Hey! I like onions! You’re way outta line, sir. Almost every soup and stew and sauce in the universe has onions as part of its foundation. And what of onion rings? WHAT OF ONION RINGS?! I demand you go to night school and enroll in an Onion Appreciation course to understand how critical BIG BAGGED ONION is to the American economy and your personal welfare as a whole. There are far worse vegetables out there. I will now list a few in no particular order…

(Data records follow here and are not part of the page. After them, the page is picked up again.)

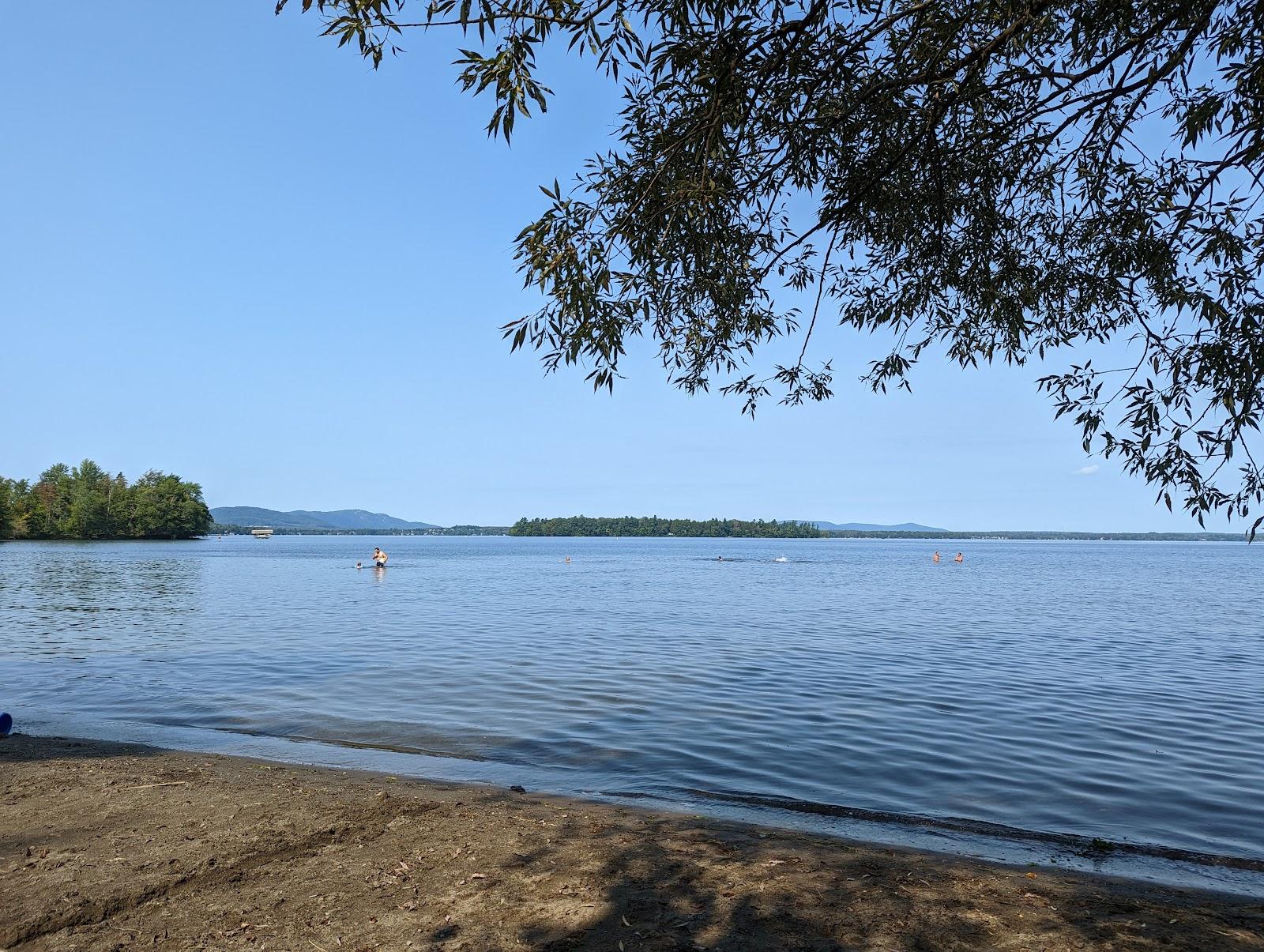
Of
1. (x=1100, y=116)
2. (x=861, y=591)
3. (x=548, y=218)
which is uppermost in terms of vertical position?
(x=1100, y=116)

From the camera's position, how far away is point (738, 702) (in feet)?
54.0

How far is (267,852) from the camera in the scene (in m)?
6.49

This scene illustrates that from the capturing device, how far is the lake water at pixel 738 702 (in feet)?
34.3

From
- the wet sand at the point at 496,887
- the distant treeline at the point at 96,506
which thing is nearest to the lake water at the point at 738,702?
the wet sand at the point at 496,887

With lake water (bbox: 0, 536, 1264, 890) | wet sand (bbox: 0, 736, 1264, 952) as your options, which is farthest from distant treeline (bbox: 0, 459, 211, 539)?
wet sand (bbox: 0, 736, 1264, 952)

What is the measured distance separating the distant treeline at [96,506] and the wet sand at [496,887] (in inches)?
7345

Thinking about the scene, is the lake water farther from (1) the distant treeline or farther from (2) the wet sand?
(1) the distant treeline

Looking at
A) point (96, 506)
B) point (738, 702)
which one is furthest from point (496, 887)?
point (96, 506)

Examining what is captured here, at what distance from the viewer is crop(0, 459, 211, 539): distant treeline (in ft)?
528

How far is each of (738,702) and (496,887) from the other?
11223 millimetres

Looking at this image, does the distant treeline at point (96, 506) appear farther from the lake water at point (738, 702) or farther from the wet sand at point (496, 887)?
the wet sand at point (496, 887)

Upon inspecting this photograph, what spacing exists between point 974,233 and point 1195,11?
8.88 ft

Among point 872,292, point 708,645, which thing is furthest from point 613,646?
point 872,292

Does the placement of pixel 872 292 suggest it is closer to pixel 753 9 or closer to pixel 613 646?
pixel 753 9
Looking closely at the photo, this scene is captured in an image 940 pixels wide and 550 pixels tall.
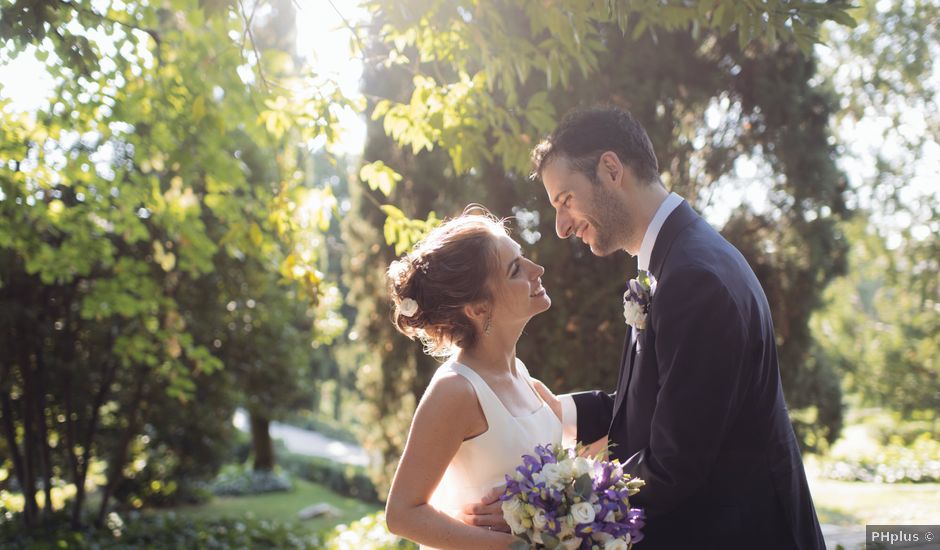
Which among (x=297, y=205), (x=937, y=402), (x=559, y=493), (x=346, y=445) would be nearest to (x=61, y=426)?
(x=297, y=205)

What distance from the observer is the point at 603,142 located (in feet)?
8.44

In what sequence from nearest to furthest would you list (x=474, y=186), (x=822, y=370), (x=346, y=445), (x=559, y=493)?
(x=559, y=493) < (x=474, y=186) < (x=822, y=370) < (x=346, y=445)

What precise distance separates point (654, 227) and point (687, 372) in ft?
1.95

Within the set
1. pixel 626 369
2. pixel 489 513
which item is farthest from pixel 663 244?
pixel 489 513

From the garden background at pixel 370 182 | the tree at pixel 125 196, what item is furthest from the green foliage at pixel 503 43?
the tree at pixel 125 196

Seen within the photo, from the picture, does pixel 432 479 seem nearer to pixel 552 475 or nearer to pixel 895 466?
pixel 552 475

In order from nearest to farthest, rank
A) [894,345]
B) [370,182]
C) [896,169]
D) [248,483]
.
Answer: [370,182]
[896,169]
[894,345]
[248,483]

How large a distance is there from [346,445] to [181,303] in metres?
23.0

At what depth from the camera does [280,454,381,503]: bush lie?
18547 mm

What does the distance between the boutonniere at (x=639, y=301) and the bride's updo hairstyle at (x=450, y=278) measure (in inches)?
20.6

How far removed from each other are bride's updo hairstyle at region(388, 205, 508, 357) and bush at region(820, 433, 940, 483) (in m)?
11.1

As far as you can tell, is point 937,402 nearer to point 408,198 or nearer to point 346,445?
A: point 408,198

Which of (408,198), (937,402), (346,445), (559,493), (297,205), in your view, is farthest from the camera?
(346,445)

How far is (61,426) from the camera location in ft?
35.1
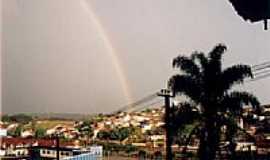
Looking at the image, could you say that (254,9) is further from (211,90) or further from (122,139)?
(122,139)

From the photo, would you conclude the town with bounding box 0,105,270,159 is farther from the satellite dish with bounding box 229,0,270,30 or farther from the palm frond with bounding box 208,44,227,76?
the satellite dish with bounding box 229,0,270,30

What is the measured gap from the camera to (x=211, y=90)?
17.3 metres

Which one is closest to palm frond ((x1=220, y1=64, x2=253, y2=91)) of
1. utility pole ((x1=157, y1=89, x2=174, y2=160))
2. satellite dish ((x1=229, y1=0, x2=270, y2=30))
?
utility pole ((x1=157, y1=89, x2=174, y2=160))

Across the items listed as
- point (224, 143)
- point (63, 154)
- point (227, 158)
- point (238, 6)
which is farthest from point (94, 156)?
point (238, 6)

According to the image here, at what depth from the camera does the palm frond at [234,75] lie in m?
17.4

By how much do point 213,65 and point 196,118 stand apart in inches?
74.7

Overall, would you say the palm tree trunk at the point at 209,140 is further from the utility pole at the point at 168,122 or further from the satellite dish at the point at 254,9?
the satellite dish at the point at 254,9

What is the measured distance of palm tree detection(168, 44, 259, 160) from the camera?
1702cm

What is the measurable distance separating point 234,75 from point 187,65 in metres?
1.57

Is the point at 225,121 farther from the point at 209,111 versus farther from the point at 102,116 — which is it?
the point at 102,116

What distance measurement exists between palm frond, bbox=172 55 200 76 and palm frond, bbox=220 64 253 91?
889 mm

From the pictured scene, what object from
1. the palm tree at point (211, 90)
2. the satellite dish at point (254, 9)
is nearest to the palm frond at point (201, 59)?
the palm tree at point (211, 90)

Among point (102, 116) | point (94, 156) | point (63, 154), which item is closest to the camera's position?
point (94, 156)

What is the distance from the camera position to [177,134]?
17.7 m
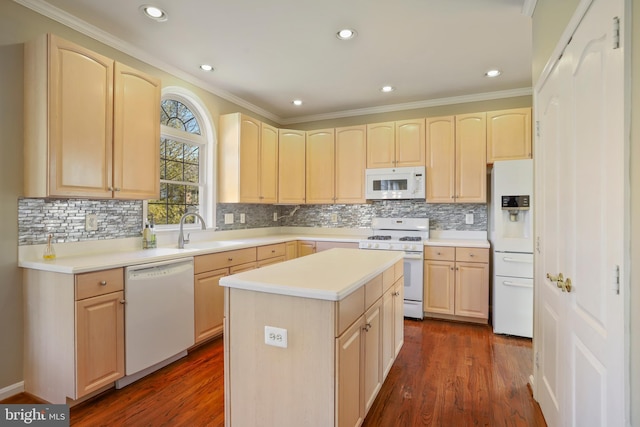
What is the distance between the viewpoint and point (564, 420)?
1524 mm

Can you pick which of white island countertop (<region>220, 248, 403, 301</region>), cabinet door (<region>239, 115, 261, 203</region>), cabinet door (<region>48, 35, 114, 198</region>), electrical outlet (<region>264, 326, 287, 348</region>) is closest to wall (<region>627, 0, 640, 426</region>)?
white island countertop (<region>220, 248, 403, 301</region>)

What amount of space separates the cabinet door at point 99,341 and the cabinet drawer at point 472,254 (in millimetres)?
3191

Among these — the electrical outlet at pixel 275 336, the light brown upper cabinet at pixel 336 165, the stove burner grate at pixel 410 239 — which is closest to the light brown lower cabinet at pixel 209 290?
the electrical outlet at pixel 275 336

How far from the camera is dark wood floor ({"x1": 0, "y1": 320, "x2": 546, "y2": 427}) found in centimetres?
191

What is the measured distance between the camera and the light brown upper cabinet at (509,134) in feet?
11.3

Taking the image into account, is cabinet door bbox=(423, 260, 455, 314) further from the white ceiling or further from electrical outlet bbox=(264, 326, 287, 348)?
electrical outlet bbox=(264, 326, 287, 348)

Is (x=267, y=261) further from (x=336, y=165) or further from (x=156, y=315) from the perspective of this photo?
(x=336, y=165)

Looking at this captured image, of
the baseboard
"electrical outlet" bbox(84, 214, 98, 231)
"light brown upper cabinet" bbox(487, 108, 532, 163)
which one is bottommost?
the baseboard

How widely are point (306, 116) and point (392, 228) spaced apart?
2.14 meters

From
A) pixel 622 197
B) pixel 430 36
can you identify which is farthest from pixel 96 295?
pixel 430 36

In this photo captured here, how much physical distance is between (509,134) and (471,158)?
0.44 m

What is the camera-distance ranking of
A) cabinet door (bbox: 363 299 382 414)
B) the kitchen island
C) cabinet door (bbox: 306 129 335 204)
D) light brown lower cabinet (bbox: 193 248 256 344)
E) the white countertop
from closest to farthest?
1. the kitchen island
2. cabinet door (bbox: 363 299 382 414)
3. the white countertop
4. light brown lower cabinet (bbox: 193 248 256 344)
5. cabinet door (bbox: 306 129 335 204)

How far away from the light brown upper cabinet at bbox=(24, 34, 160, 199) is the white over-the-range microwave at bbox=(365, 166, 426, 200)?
2627mm

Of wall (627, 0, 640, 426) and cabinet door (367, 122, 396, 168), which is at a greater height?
cabinet door (367, 122, 396, 168)
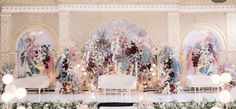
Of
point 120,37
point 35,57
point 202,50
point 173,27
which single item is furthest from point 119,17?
point 35,57

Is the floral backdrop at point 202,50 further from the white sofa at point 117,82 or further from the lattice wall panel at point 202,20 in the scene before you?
the white sofa at point 117,82

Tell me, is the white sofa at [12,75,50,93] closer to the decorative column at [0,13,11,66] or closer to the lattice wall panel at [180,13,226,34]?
the decorative column at [0,13,11,66]

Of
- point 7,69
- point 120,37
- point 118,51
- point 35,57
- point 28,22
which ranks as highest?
point 28,22

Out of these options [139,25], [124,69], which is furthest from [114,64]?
[139,25]

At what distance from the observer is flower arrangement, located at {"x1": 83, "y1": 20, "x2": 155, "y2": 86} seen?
1262 centimetres

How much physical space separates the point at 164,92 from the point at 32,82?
4.10 meters

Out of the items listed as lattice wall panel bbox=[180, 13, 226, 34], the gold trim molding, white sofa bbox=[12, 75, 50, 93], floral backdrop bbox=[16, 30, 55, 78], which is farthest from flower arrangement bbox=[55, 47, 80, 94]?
lattice wall panel bbox=[180, 13, 226, 34]

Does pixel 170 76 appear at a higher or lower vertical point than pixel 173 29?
lower

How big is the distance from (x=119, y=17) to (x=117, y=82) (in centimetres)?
328

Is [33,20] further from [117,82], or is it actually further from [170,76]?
[170,76]

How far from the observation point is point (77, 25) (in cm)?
1357

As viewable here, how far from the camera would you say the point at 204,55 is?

  • OKRA. “My mother makes the best fried okra!” Hey, you know what would be better? If she fried literally anything else. I don’t need these slime-ridden swamp fingers polluting my plate. Southern people go on and on about okra like it’s better than a ribeye. I’m fed up with all this okra propaganda. Keep it the hell away from me and my family.
  • WATER CHESTNUTS. Is this a vegetable? I feel like it should be considered a vegetable because I hate eating it. I’ll order chicken & cashews from the China Palace and half the container is water chestnuts. Even worse, it looks JUST like the chicken, so I have no idea if the next bite will be ecstasy or sheer aggravation. Fuck water chestnuts. They only use them to save on chicken, and I want our next President to do something about it.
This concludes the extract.